Exactly how far the government's role in mortgages would be reduced was left to Congress to decide. But all the options the administration presented would create a housing finance system that relies far more on private money.
Mayopoulos said Tuesday he will work closely with Freddie and the companies' regulator, the Federal Housing Finance Administration, to help lay the foundation for a new system "that will be much more effective and reliable, and better for the country."
At the same time, Fannie will continue to place high priority on helping distressed homeowners and reducing its losses on loans to benefit taxpayers, Mayopoulos said in a telephone interview.
Edward DeMarco, the FHFA's acting director, said in a statement that Mayopoulos "brings a breadth of knowledge and experience in housing finance and financial services that is vital at this important time for Fannie Mae and the nation's housing finance system."
Fannie and McLean, Va.-based Freddie buy loans from lenders, package them into bonds with a guarantee against default and sell the bonds to investors. Together, the companies own or guarantee about half of U.S. home mortgages — about 31 million home loans — and nearly all new mortgages.

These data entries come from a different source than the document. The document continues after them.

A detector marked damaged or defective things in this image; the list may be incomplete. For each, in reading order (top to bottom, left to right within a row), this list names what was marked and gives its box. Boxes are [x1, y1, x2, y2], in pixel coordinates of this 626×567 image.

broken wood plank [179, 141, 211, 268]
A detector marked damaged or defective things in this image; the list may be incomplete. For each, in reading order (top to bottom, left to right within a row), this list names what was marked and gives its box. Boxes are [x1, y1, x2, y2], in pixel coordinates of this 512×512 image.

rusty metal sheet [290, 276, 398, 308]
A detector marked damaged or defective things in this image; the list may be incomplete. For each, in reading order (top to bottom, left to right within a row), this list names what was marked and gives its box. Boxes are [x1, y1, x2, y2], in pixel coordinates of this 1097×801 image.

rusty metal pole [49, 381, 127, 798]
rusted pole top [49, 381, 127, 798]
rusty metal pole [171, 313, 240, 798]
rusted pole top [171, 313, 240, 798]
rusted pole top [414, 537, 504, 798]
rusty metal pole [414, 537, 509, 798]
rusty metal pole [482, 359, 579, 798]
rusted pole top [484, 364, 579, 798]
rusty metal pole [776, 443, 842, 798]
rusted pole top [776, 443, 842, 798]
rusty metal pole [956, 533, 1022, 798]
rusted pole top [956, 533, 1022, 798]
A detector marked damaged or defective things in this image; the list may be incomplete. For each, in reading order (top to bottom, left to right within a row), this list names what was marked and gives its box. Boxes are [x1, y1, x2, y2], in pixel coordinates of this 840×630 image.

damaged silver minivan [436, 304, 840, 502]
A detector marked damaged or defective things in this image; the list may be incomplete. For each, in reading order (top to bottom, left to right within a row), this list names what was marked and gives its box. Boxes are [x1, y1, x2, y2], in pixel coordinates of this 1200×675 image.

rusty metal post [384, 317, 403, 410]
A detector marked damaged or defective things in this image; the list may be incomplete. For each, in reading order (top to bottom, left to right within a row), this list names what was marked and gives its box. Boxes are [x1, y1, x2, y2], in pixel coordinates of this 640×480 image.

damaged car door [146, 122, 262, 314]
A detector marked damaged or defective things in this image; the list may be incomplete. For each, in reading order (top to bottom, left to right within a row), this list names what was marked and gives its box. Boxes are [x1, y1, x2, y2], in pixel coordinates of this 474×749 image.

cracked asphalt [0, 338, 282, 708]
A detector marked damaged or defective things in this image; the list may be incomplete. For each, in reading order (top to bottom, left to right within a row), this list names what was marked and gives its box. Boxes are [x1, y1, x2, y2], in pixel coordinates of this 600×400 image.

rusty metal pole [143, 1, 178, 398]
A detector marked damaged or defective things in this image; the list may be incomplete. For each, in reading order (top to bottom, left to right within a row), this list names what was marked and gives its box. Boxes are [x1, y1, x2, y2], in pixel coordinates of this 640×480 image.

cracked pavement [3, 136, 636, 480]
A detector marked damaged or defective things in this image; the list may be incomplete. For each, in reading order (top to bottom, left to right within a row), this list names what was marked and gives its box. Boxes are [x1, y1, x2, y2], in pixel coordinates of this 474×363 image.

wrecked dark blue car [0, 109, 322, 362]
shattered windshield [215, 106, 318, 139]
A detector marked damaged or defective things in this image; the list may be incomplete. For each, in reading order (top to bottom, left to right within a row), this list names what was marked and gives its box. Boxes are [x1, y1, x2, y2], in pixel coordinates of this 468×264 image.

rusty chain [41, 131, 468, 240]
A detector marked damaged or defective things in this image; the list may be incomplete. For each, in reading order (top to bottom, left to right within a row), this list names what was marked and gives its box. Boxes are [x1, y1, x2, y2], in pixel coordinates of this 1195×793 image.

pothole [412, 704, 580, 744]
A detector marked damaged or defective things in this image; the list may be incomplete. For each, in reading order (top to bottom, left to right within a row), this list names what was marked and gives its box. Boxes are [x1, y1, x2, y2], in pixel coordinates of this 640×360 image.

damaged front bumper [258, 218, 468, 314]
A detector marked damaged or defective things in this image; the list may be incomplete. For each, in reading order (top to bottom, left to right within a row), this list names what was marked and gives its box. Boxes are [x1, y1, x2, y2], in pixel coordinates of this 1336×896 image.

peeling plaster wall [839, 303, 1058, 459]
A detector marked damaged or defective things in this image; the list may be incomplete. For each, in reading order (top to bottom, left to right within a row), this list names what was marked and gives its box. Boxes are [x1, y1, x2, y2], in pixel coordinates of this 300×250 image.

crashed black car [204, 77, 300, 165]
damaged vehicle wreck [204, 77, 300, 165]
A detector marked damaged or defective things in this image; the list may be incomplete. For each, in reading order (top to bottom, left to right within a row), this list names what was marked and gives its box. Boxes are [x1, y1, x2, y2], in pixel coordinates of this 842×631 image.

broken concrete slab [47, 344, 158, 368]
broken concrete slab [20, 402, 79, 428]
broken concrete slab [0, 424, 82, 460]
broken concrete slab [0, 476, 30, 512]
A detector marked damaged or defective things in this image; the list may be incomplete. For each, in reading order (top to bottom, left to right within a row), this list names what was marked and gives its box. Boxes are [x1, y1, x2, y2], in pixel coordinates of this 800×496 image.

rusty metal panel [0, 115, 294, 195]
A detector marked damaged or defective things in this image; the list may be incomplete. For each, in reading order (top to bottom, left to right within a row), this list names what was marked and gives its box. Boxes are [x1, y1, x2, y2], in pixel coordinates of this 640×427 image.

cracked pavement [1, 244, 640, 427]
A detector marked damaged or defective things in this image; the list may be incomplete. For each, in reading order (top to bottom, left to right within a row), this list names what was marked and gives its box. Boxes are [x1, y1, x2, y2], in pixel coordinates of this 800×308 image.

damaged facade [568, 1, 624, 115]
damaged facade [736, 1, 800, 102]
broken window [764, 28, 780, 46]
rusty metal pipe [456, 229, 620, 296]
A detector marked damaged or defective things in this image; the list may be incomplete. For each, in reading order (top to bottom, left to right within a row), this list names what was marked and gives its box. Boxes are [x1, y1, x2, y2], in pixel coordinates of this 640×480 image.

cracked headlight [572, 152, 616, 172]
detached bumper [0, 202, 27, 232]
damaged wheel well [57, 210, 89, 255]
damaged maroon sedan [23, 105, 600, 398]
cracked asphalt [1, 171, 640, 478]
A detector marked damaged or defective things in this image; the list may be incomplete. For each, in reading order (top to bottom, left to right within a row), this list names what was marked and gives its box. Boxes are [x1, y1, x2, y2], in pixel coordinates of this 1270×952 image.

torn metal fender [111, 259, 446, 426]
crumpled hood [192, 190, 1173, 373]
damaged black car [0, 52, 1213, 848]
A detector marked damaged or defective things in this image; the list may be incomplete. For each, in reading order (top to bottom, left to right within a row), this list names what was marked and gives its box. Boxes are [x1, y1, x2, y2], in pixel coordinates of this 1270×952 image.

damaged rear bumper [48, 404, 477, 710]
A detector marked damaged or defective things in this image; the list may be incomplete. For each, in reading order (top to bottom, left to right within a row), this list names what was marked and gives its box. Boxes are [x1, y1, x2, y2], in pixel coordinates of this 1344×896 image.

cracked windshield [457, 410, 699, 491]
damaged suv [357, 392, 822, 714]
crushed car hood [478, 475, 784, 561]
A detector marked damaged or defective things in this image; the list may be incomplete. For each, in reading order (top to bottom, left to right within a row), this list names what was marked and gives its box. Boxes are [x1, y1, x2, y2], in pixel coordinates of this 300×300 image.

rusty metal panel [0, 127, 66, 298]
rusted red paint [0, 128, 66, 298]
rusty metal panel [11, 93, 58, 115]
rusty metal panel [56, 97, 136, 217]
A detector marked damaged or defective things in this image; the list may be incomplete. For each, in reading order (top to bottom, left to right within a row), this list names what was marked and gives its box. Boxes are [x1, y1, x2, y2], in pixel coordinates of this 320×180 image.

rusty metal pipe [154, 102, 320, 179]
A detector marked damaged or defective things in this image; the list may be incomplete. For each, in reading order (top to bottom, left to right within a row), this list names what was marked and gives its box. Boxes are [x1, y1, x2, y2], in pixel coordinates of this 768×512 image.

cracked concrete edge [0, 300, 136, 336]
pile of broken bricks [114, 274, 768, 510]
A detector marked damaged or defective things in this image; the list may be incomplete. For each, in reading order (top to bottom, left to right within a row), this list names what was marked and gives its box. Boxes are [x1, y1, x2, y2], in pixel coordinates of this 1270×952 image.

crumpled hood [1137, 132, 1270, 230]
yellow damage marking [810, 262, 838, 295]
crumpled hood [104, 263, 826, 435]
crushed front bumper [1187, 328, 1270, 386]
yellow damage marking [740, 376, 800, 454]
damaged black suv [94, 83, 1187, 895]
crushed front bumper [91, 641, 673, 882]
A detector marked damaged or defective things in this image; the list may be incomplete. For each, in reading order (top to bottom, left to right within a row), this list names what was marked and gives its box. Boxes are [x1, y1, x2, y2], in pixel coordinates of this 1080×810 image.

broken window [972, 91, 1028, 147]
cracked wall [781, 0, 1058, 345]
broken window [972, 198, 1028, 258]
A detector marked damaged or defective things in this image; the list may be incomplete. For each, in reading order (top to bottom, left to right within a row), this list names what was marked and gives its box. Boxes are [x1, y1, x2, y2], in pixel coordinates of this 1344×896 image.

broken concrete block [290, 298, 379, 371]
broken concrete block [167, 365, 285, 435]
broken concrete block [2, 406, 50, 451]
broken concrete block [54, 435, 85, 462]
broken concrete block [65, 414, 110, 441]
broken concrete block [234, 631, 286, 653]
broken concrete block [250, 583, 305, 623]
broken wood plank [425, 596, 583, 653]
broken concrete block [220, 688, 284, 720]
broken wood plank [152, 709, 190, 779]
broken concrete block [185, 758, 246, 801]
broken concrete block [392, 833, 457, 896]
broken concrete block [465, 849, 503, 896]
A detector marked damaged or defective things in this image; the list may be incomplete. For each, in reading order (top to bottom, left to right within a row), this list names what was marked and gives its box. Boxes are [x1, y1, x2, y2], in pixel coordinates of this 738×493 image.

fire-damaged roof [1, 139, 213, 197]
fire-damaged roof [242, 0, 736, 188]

Before joining Fannie Mae in April 2009, Mayopoulos was executive vice president and general counsel of Bank of America Corp. He also has served as a senior executive at Deutsche Bank, Credit Suisse First Boston and Donaldson, Lufkin & Jenrette.
Last month, Freddie named Donald Layton, the former chief executive of discount brokerage firm E(asterisk) Trade Financial Corp., as its new CEO. He replaced Charles E. Haldeman Jr.
Under a new government policy, Mayopoulos's and Layton's salaries will be capped at $500,000 per year and annual bonuses will be eliminated for all employees. Those changes came after Congress pressured the government to stop big payouts at the bailed-out companies.
In December the Securities and Exchange Commission brought civil fraud charges against six former executives at the two companies, including former Fannie CEO Daniel Mudd and former Freddie CEO Richard Syron. They were accused of understating the volume of high-risk subprime mortgages that Fannie and Freddie held just before the housing bubble burst in 2007.
No current Fannie or Freddie employees were charged or implicated.